──────── RECORDS FOR THIS EXERCISE ────────

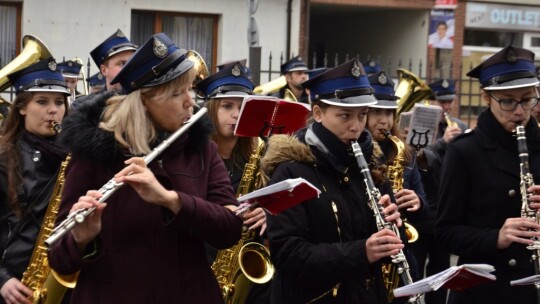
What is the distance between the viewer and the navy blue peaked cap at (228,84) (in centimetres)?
703

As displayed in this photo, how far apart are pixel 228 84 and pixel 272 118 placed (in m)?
1.36

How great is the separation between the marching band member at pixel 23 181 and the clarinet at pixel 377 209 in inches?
76.3

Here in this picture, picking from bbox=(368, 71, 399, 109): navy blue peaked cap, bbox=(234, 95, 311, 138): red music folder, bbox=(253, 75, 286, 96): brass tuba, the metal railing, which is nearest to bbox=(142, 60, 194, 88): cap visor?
bbox=(234, 95, 311, 138): red music folder

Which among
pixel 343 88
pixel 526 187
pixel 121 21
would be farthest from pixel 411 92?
pixel 121 21

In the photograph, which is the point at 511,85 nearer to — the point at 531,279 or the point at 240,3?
the point at 531,279

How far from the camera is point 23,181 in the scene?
596 centimetres

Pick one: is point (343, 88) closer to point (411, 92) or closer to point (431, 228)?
point (431, 228)

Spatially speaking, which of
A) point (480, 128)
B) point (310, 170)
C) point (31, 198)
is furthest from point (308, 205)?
point (31, 198)

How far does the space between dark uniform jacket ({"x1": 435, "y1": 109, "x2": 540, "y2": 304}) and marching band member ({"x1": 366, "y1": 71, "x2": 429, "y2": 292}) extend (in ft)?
3.84

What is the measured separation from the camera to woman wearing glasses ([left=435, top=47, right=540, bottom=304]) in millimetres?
5477

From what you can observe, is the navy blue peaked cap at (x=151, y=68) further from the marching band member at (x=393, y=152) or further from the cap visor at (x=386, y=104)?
the cap visor at (x=386, y=104)

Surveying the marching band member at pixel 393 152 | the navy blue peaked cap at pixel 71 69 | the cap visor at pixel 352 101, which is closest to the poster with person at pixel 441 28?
the navy blue peaked cap at pixel 71 69

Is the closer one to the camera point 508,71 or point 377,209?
point 377,209

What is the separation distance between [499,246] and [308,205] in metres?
1.13
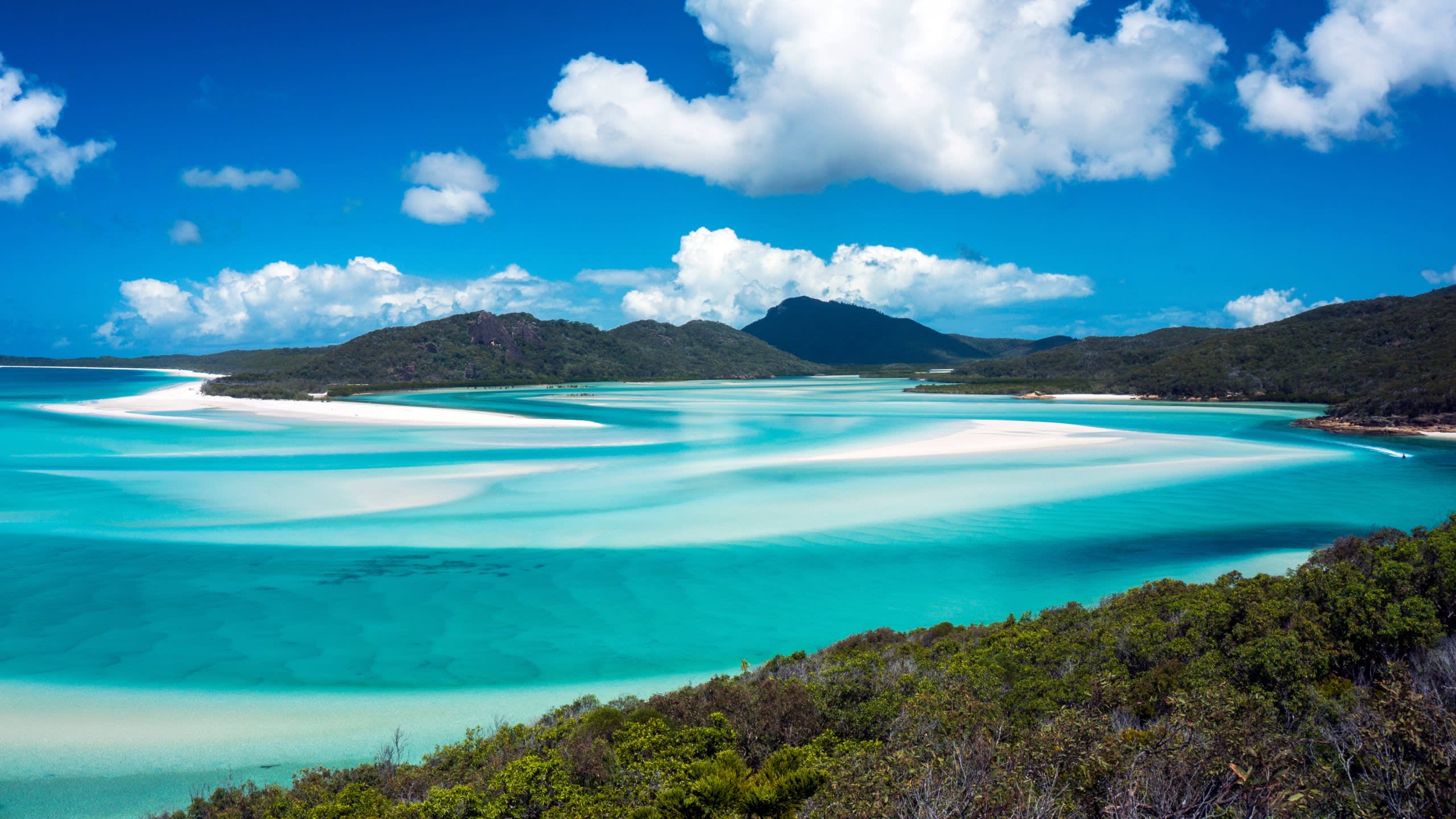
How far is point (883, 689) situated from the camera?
757cm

────────

Edit the records above so that each occurrence of "marching band member" reads "band musician", with all other text unchanged. Omit the pictures from your output.

RESULT FOR THIS TASK:
What is the distance between the viewer and the navy blue peaked cap at (228,84) (in centimetres)?
703

As displayed in this photo, how far apart are pixel 228 84 and pixel 272 118 placed (in m)?
1.36

How great is the separation between the band musician at pixel 23 181 and the clarinet at pixel 377 209 in inches?
76.3

Here in this picture, picking from bbox=(368, 71, 399, 109): navy blue peaked cap, bbox=(234, 95, 311, 138): red music folder, bbox=(253, 75, 286, 96): brass tuba, the metal railing, which is nearest to bbox=(142, 60, 194, 88): cap visor?
bbox=(234, 95, 311, 138): red music folder

Which among
pixel 343 88
pixel 526 187
pixel 121 21
would be farthest from pixel 411 92?
pixel 121 21

In the photograph, which is the point at 511,85 nearer to — the point at 531,279 or the point at 240,3?
the point at 531,279

How far from the camera is point 23,181 in the scene?
596 centimetres

Pick one: is point (343, 88) closer to point (411, 92) or closer to point (431, 228)?
point (431, 228)

Spatially speaking, which of
A) point (480, 128)
B) point (310, 170)
C) point (31, 198)
is furthest from point (308, 205)?
point (31, 198)

How far does the space between dark uniform jacket ({"x1": 435, "y1": 109, "x2": 540, "y2": 304}) and band musician ({"x1": 366, "y1": 71, "x2": 429, "y2": 292}) extend (in ft)?
3.84

What is the measured separation from the camera to woman wearing glasses ([left=435, top=47, right=540, bottom=304]) in millimetres?
5477

From what you can observe, is the navy blue peaked cap at (x=151, y=68) further from the band musician at (x=393, y=152) or further from the cap visor at (x=386, y=104)?
the cap visor at (x=386, y=104)

Surveying the band musician at pixel 393 152 | the navy blue peaked cap at pixel 71 69 | the cap visor at pixel 352 101, which is closest to the poster with person at pixel 441 28?
the navy blue peaked cap at pixel 71 69

Is the closer one to the camera point 508,71 or point 377,209?
point 377,209

What is the separation distance between [499,246] and [308,205] in metres?
1.13
How far is point (883, 689) situated from the camera?
757cm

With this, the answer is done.